- Interactive map of Vilnohirsk urban hromada
- Country: Ukraine
- Oblast: Dnipropetrovsk Oblast
- Raion: Kamianske Raion
- Admin. center: Vilnohirsk

Area
- • Total: 124.6 km^{2} (48.1 sq mi)

Population (2020)
- • Total: 24,008
- • Density: 192.7/km^{2} (499.0/sq mi)
- CATOTTG code: UA12040090000029346
- Settlements: 11
- Cities: 1
- Villages: 10
- Website: https://vilnogirsk-rada.gov.ua

= Vilnohirsk urban hromada =

Vilnohirsk urban territorial hromada (Вільногірська міська територіальна громада) is one of the hromadas of Ukraine, located in Kamianske Raion within Dnipropetrovsk Oblast. The administrative center is the city of Vilnohirsk.
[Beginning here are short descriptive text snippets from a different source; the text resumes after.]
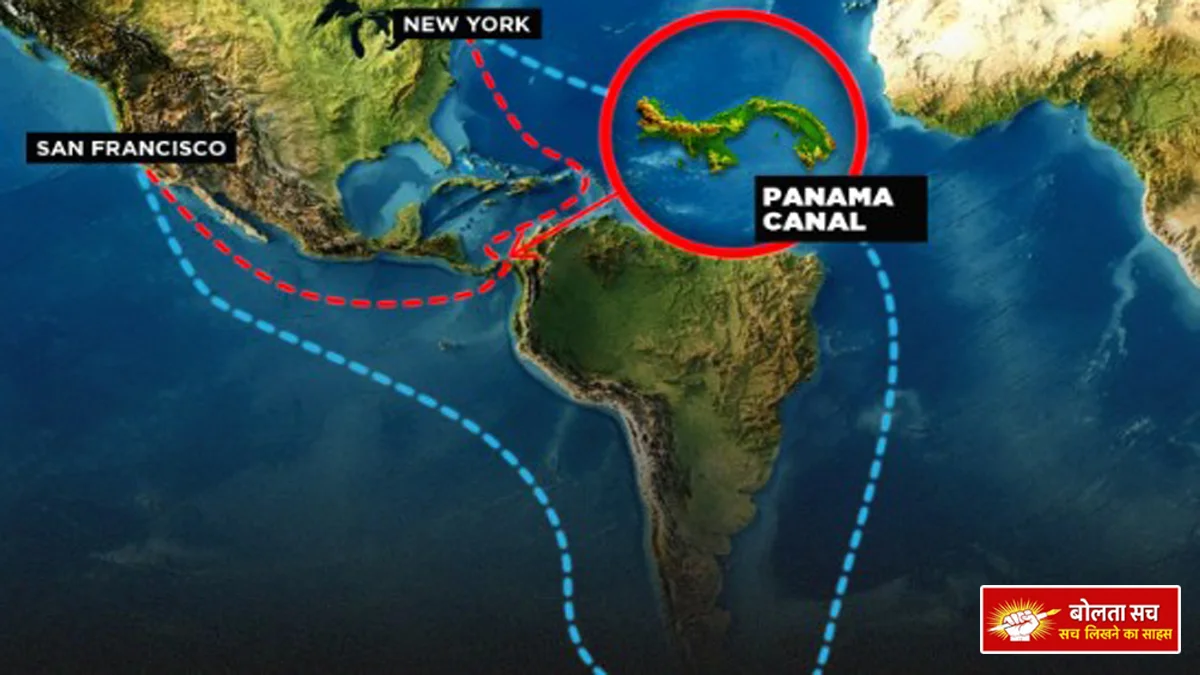 America advancing on the Panama Canal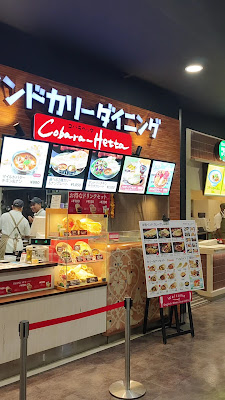 Cobara-Hetta 사진 2
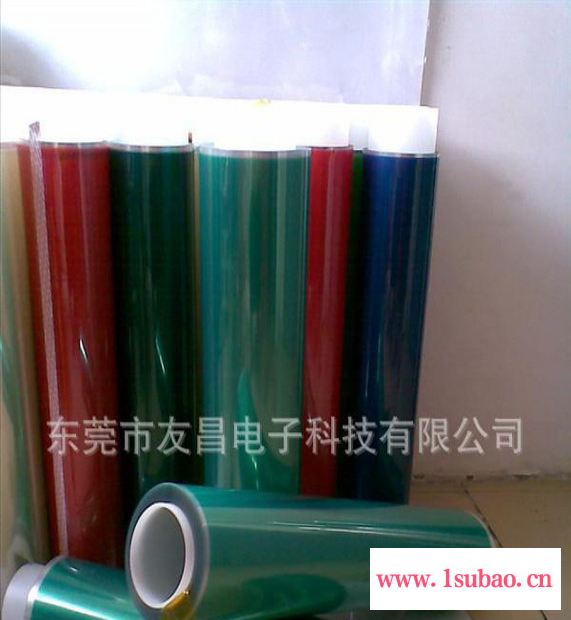 金手指胶带 聚酰亚胺薄膜胶带 可模切冲型 高温胶带 高温胶布图3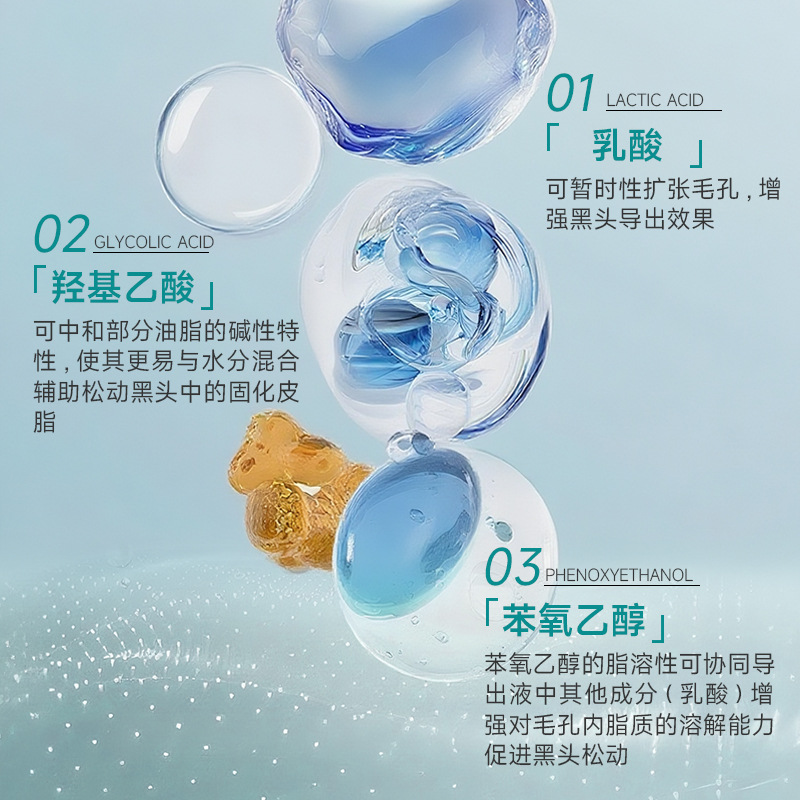 Lanji Mei Blackhead Extraction Liquid shrinks pores, deeply cleanses, is gentle and non-irritating, controls oil, removes acne and blackheads pic 9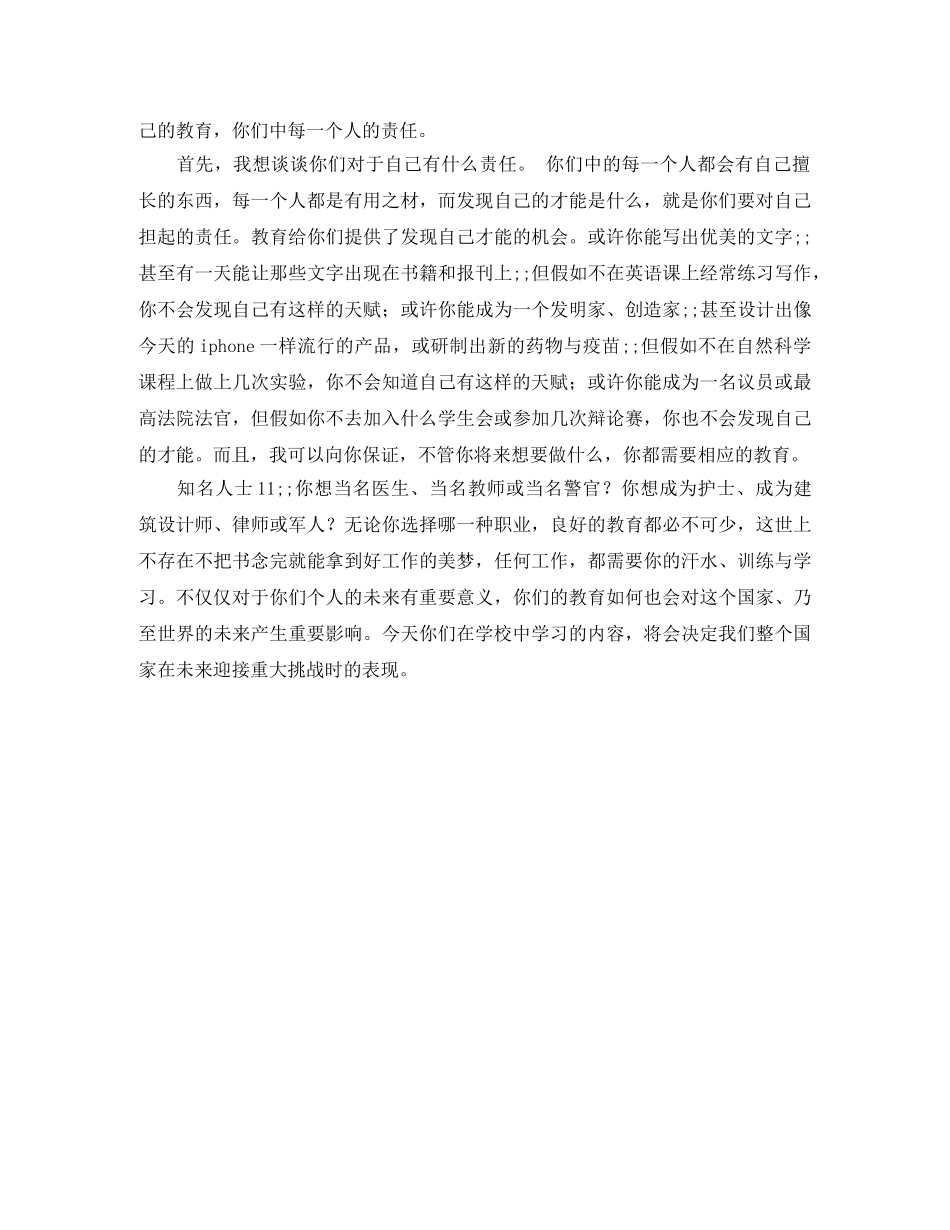 奥巴马演讲稿我们为什么要上学 _第2页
The area of the territory is 124.6 km2, the population of the hromada is 24,008 (2020).

== Composition ==
In addition to one city (Vilnohirsk), the hromada contains 10 villages:
- Didove
- Dmytrivka
- Dobrohirske
- Krynychky
- Kushnarivka
- Marianivka
- Motronivka
- Novohannivka
- Posunky
- Sokolove

== History ==
Formed in 2020, in accordance with the order of the Cabinet of Ministers of Ukraine No. 709-r dated June 12, 2020 "On the determination of administrative centers and approval of territories of territorial communities of Dnipropetrovsk Oblast", by merging the territories and settlements of Vilnohirsk City Council of Dnipropetrovsk Oblast and Dmytrivka Village Council of Verkhnodniprovsk Raion of Dnipropetrovsk Oblast.